Again, just because a position has high profile backing doesn’t make it right. (As evidenced throughout history e.g. Slavery, women’s vote, stolen generation etc)

When Cannold and other abortion enthusiasts warn darkly of Tankard Reist’s dark “past”, they are talking not just of imaginary membership of a Belconnen church, but of her 12 years working for Tasmanian independent Senator Brian Harradine. The Catholic senator held the balance of power for three years under the Howard government.

I take huge offence to the term “abortion enthusiasts” being pro-choice should NEVER be equated with being “enthusiastic” about abortion. Whilst abortion isn’t something I have personally gone through, I doubt it would be a thing anyone would be “enthusiastic” about having. Unfortunately, sometimes things go wrong. Unwanted pregnancies happen, rape happens and sometimes a woman’s life is threatened by the foetus inside her. In these instances it is important that women are advised of all the options open to them. This includes abortion.

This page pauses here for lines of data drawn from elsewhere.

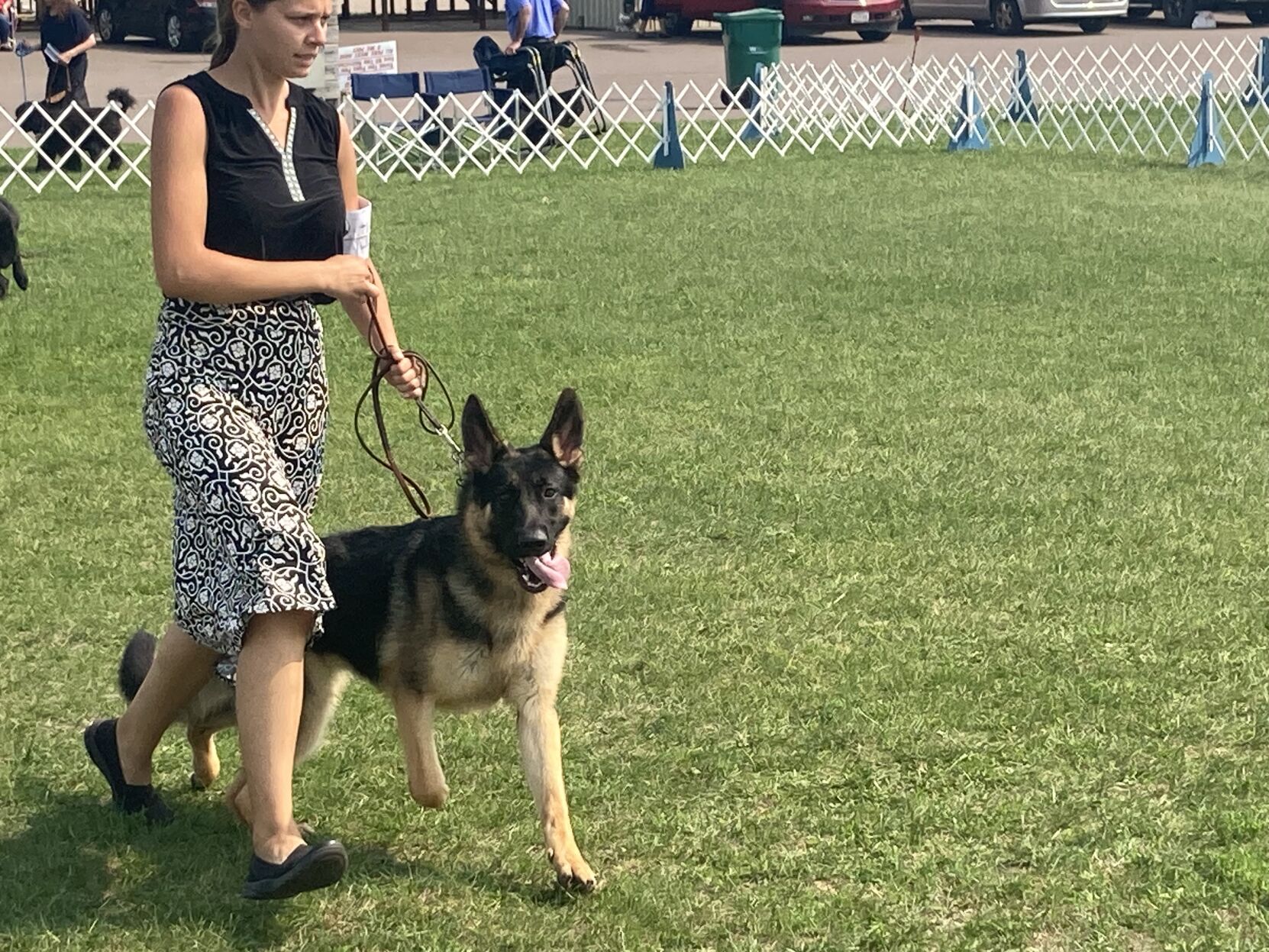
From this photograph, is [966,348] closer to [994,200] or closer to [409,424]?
[409,424]

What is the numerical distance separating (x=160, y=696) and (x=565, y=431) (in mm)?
1114

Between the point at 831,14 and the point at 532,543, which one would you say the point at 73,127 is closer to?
the point at 532,543

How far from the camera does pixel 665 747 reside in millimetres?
4508

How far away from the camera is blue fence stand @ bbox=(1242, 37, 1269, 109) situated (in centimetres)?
2033

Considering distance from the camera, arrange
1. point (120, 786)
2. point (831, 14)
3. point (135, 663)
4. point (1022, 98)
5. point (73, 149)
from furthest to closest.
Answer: point (831, 14), point (1022, 98), point (73, 149), point (135, 663), point (120, 786)

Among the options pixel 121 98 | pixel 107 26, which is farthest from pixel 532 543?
pixel 107 26

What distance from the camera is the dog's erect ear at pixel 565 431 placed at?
384 cm

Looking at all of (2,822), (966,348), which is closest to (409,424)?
(966,348)

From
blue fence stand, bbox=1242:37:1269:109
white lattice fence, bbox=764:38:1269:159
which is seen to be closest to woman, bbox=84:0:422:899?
white lattice fence, bbox=764:38:1269:159

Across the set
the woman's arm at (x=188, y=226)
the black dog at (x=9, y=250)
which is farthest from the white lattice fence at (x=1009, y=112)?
the woman's arm at (x=188, y=226)

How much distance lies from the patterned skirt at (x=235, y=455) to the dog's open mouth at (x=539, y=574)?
1.48 feet

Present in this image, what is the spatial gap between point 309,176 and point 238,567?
842 millimetres

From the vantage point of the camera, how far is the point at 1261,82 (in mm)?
20969

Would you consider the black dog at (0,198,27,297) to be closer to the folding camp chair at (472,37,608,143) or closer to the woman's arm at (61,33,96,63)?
the woman's arm at (61,33,96,63)
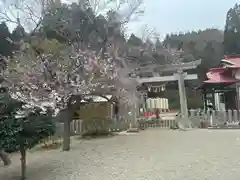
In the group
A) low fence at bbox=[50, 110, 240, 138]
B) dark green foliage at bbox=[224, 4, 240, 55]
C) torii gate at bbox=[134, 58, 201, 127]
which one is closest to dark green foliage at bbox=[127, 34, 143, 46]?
torii gate at bbox=[134, 58, 201, 127]

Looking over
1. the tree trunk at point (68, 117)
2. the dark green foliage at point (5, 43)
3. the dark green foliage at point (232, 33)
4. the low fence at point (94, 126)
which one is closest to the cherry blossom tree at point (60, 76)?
the tree trunk at point (68, 117)

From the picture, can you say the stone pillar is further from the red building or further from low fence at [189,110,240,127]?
the red building

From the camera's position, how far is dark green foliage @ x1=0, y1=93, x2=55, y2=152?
7.00 metres

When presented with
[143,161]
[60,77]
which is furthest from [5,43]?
[143,161]

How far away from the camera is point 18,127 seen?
23.2ft

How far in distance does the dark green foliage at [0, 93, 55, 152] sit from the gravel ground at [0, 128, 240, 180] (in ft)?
3.68

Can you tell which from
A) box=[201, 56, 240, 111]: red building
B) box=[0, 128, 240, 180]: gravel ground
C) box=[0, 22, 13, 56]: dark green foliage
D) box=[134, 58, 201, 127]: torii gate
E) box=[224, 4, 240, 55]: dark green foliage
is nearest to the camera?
box=[0, 128, 240, 180]: gravel ground

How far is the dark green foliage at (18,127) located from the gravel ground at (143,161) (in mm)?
1121

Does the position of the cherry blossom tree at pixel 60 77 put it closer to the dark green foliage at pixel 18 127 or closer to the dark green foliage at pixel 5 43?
the dark green foliage at pixel 18 127

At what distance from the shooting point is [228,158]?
7.99 m

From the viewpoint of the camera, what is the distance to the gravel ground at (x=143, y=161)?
272 inches

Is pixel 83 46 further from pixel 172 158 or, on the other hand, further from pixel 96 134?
pixel 172 158

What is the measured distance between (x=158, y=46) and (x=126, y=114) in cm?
428

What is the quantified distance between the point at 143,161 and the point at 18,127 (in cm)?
339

To Christophobes, Tankard Reist’s association with Australia’s most influential anti-abortion politician marks her as suspect.

So it should, MTR is clearly very active in the anti-abortion movement and this should be taken into account when evaluating her arguments. The more influence a person has the more scrutiny they should be subject to, MTR doesn’t get an exception.

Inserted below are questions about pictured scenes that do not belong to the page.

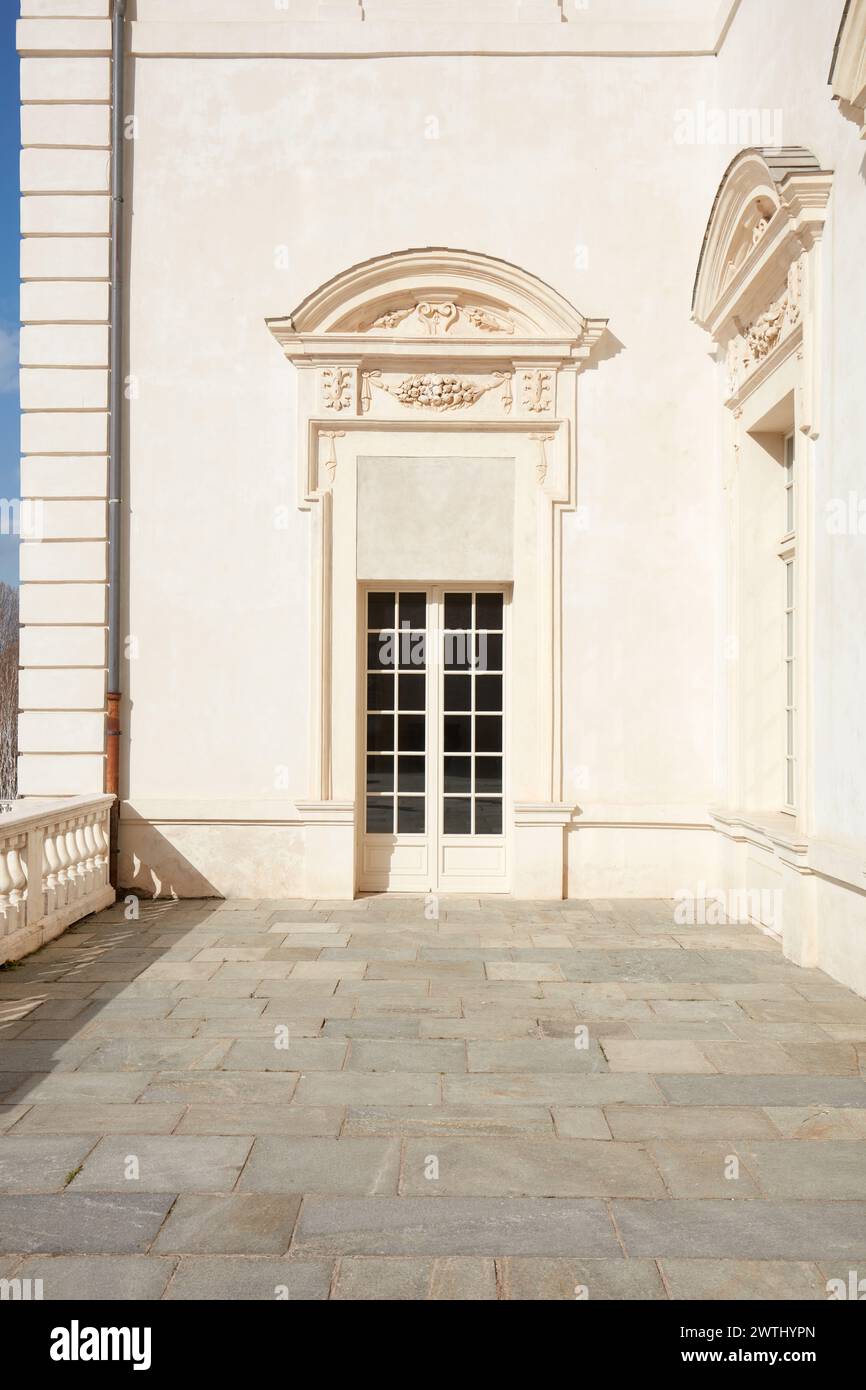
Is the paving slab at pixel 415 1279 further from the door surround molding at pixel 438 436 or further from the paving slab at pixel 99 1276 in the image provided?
the door surround molding at pixel 438 436

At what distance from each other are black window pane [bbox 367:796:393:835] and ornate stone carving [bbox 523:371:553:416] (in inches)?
129

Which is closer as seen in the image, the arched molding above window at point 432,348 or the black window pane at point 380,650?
the arched molding above window at point 432,348

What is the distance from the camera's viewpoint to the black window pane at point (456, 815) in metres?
8.69

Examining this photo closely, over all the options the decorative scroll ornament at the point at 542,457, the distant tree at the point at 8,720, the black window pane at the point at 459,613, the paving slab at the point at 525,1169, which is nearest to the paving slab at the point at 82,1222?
the paving slab at the point at 525,1169

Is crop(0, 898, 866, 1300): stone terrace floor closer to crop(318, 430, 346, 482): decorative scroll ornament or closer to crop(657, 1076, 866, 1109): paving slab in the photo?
crop(657, 1076, 866, 1109): paving slab

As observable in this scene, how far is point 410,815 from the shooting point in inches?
Result: 343

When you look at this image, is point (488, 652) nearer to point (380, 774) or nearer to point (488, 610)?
point (488, 610)

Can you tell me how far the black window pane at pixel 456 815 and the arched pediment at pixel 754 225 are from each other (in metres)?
4.09

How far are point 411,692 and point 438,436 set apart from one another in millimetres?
2038

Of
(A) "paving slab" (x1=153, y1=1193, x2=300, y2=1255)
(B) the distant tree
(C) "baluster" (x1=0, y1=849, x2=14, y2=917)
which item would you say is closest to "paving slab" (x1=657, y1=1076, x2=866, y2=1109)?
→ (A) "paving slab" (x1=153, y1=1193, x2=300, y2=1255)

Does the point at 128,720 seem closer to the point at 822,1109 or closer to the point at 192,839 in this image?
the point at 192,839

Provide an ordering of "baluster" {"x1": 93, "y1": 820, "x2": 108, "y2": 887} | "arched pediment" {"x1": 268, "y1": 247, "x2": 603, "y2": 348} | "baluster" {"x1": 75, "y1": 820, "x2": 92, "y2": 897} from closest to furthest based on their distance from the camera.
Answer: "baluster" {"x1": 75, "y1": 820, "x2": 92, "y2": 897} < "baluster" {"x1": 93, "y1": 820, "x2": 108, "y2": 887} < "arched pediment" {"x1": 268, "y1": 247, "x2": 603, "y2": 348}

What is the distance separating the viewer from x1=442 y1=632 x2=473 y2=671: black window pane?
8.71 metres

For the record, I am Catholic and Tankard Reist is a friend. I admire her integrity, and her determination to make a difference for women.

Thank you for disclosing where you are coming from. If MTR was as willing as you to do this, we would never have gotten to this point.

I believe the hostility to her is driven by spite, sanctimony and anti-Christian malice. This attempt to purge Christians from the marketplace of ideas is nothing less than 21st century McCarthyism.

I believe the hostility to her is driven by the desire for open and honest debate, a belief in the importance of secular society and support for free speech. We don’t want Christians to leave the marketplace of ideas; we just want them to justify their views with rational arguments rather than religious moralism.